(Study text):
====

I’ve criticized Verizon (VZ), AT&T (T) and T-Mobile (TMUS) for their weak investment in bringing 5G to customers. Is that fair? Probably. Using the 5G index from speedcheck.org, the median 5G speed test for the United States came in at a pathetic 57Mbps. A national disgrace. That’s ranked 28th in the world. Mexico landed at 72Mbps, good for 21st. In the areas that are actually getting sufficient 5G coverage, speeds are vastly better. If we replace the median for the United States with the 10th percentile, the speed jumps to 362Mbps. That’s a decent 5G connection, but it isn’t offered to most consumers.
Why don’t carriers invest more in building out a First World 5G network? There are a few reasons. One is that the carriers have way too much debt. They borrowed stupidly, spent recklessly (sometimes on junk customers didn’t want), then saw interest rates rising rapidly. That makes building a better network a hard sell. Unfortunately, in the oligopoly, consumers don’t have many alternatives to supporting these debt-laden monuments to incompetent management (AT&T and Verizon):
Disclosure: I didn’t make this chart the same day as uploading the article, so VZ (down to $158 billion) and T (down to $133 billion) have seen their market caps fall slightly further. Not enough to be material to our analysis, but I like to be accurate. TMUS market capitalization is still the same within a $1 billion rounding error.
To put those numbers in percentage terms:
While AT&T and Verizon ramped up leverage, they delivered a pathetic return to shareholders. T-Mobile, on the other hand, created enormous amounts of value as they were able to grow by simply not being T or VZ:
Good job, T-mobile. Not being T or VZ paid off.
That chart includes the value of dividends. It would appear that the key to industry success is simply not having the board of directors from AT&T and Verizon. Someone has to hold executives accountable when they spend lavishly on something that is not building a better network.
Prices Whacked in February
As rates ripped higher, the tower REITs took a big hit. Higher rates pressure earnings a bit, but they also pressure the over-leveraged carriers to reduce capital expenditures. Since tower REITs are long-term investments, some investors will also emphasize higher discount rates. Sure, those are all headwinds. Yet the demand for better connections remains.
The headwinds are primarily short term, while demand only continues to grow. That’s a nice environment for building long-term positions. The actual impact to cash flows over the next decade from the headwinds is minimal compared to the damage already seen in the share prices. All three of these REITs are down between 30% and 35% from their 52-week highs.
The biggest risk to the tower REITs is not satellite. Satellite is generally not cost-effective for high data speeds or when the customer is moving quickly.
The biggest risk is the leverage at Verizon and AT&T. Leverage is creating a significant risk for these companies, which is reflected in the valuation.
Verizon now carries a 6.93% dividend yield. That’s very high compared to their prior history:
AT&T on the other hand, slashed its quarterly dividend from $.39 per share to $.28 per share.

====

(Dataset content):
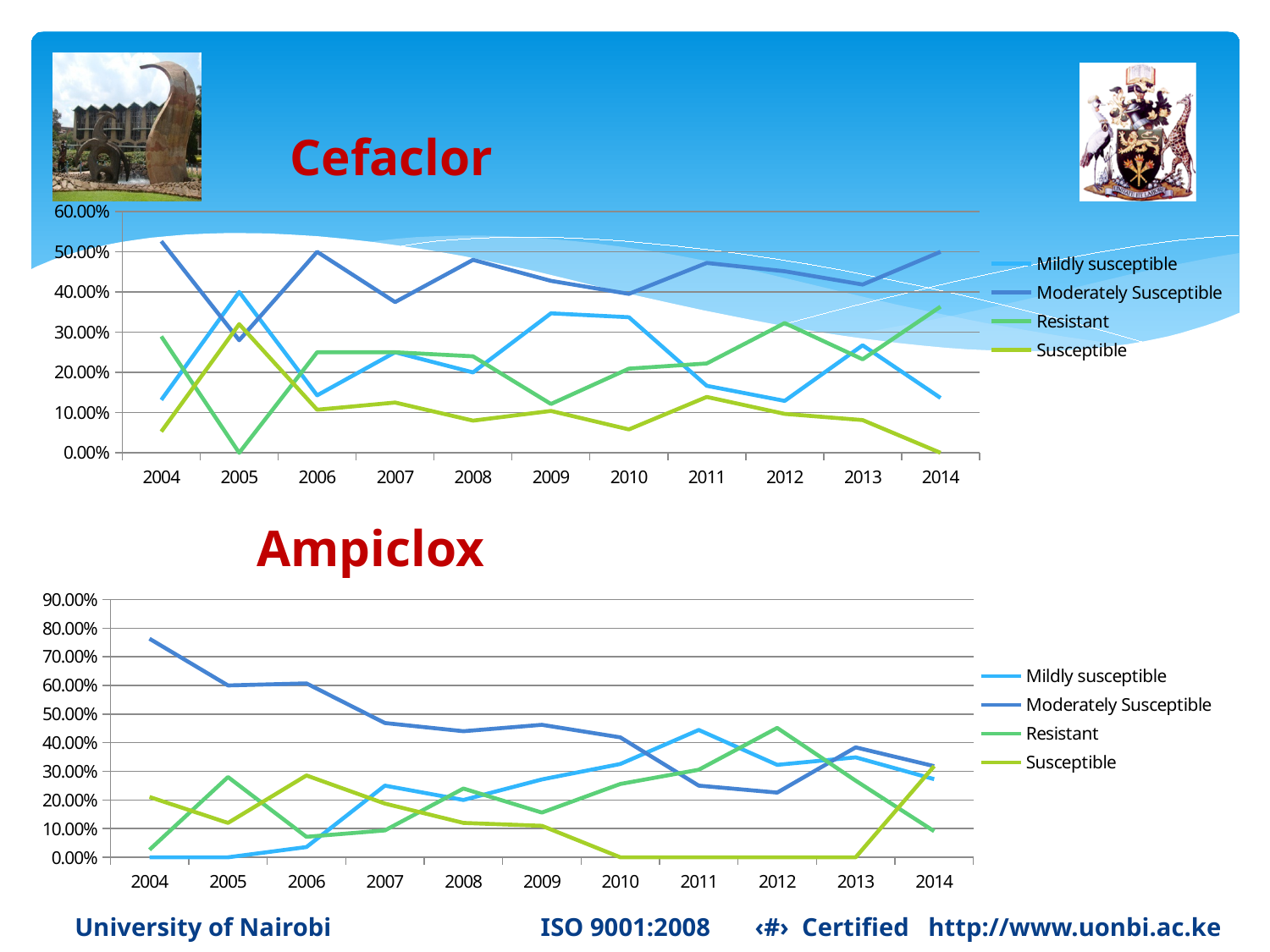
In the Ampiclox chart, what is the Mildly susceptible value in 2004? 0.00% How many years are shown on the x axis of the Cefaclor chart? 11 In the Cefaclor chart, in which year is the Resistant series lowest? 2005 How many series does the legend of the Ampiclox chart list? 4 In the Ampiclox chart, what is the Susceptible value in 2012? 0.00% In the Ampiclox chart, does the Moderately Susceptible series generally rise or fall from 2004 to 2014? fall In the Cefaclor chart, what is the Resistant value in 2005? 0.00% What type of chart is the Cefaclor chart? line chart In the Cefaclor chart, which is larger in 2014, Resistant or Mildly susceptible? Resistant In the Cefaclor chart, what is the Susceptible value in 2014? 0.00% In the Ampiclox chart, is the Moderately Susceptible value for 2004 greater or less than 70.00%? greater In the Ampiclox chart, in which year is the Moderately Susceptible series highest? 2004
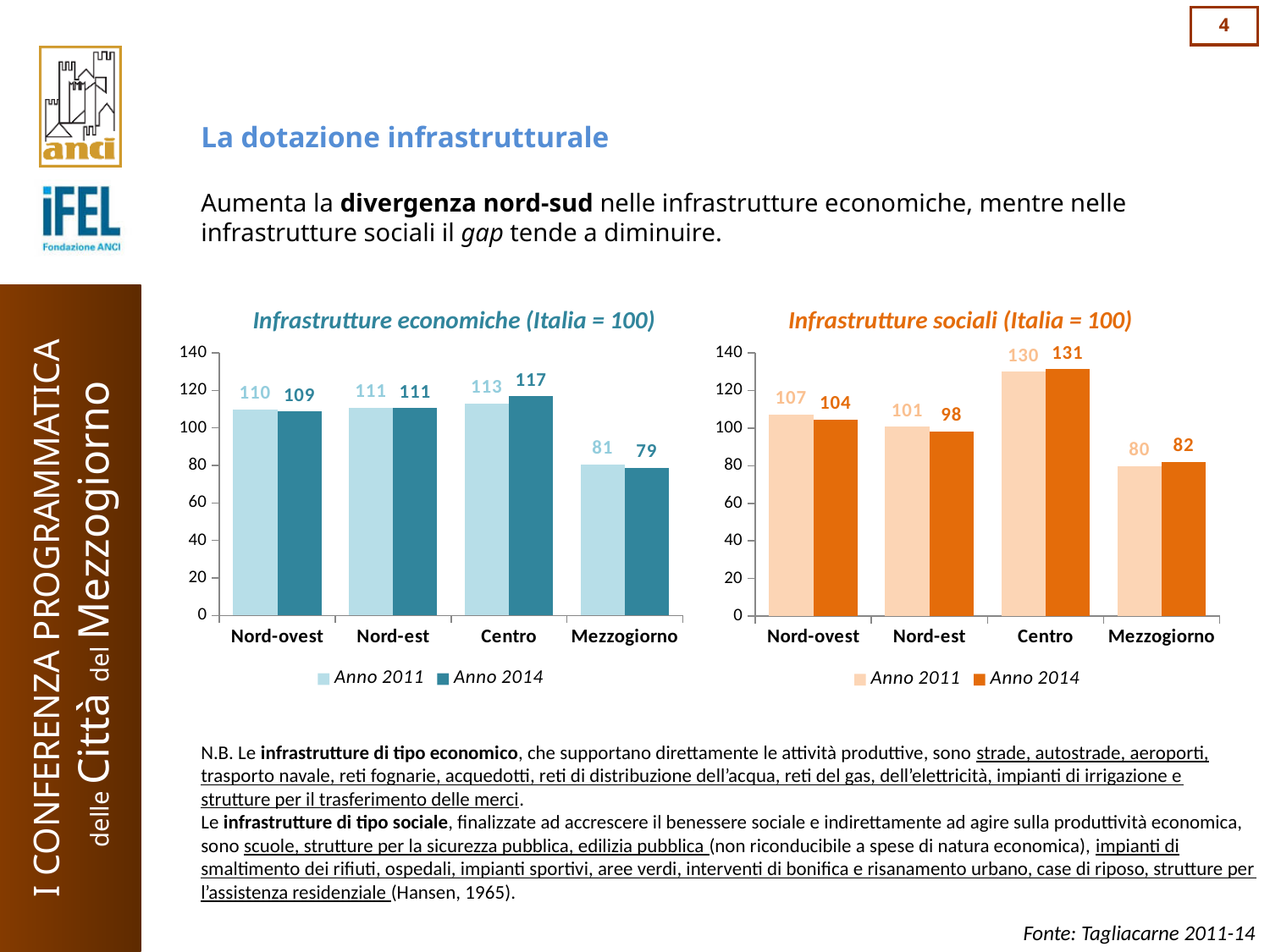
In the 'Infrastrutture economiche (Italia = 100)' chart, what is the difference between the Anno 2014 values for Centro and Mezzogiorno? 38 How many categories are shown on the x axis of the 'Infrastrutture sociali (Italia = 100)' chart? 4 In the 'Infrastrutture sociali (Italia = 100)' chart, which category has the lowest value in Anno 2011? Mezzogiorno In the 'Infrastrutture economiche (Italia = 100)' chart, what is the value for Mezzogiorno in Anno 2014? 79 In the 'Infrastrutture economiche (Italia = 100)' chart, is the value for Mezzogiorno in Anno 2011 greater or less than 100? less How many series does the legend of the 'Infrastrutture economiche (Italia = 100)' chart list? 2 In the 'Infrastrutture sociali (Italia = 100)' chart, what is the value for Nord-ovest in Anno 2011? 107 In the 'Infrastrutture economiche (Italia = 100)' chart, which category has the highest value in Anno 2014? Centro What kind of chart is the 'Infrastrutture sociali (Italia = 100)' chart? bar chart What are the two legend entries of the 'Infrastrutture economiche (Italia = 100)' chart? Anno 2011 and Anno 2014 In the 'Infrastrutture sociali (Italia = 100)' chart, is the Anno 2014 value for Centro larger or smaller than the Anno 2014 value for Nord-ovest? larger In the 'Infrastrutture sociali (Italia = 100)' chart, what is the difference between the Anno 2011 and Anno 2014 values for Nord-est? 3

====

(Activities):
[A] According to the 5G carrier article, by how much are the three tower REITs down from their 52-week highs?
[B] Write the next part of the 5G carrier article, picking up after its final sentence.
The data above come from a source unrelated to the 5G carrier article.

(Response list):
[A] Between 30% and 35%.

[B]
There’s a trend in our picks. Regarding equity REITs, we strongly prefer REITs that generate high growth in AFFO per share and have favorable demand from the end consumer. That doesn’t mean that every tenant is strong. It means that consumers want the product that is delivered through the REIT’s facilities.
For tower REITs, it comes down to the demand for mobile data from the end consumers.
For industrial REITs, it comes down to the consumer’s desire to buy junk online and have it delivered quickly.
Prologis (PLD) is the biggest industrial REIT. It’s also a great choice for long-term wealth builders.
Occupancy remains high:
Most of the expiring leases are renewed:
Prologis can significantly increase rents:
That combination leads to massive growth in same-store net operating income:
Those factors all combine to push substantial growth in normalized FFO per share. However, sometimes investors misread the growth rates because PLD also includes some profits from their development activity. That can make the year-over-year growth rates look more volatile than they would otherwise be.
Rexford Industrial (REXR) is another one of my favorite REITs. The portfolio is entirely located in southern California. Even if you’re one of the many Seeking Alpha readers who simply hates everything about California (hello, about 80% of you), you may still love the math.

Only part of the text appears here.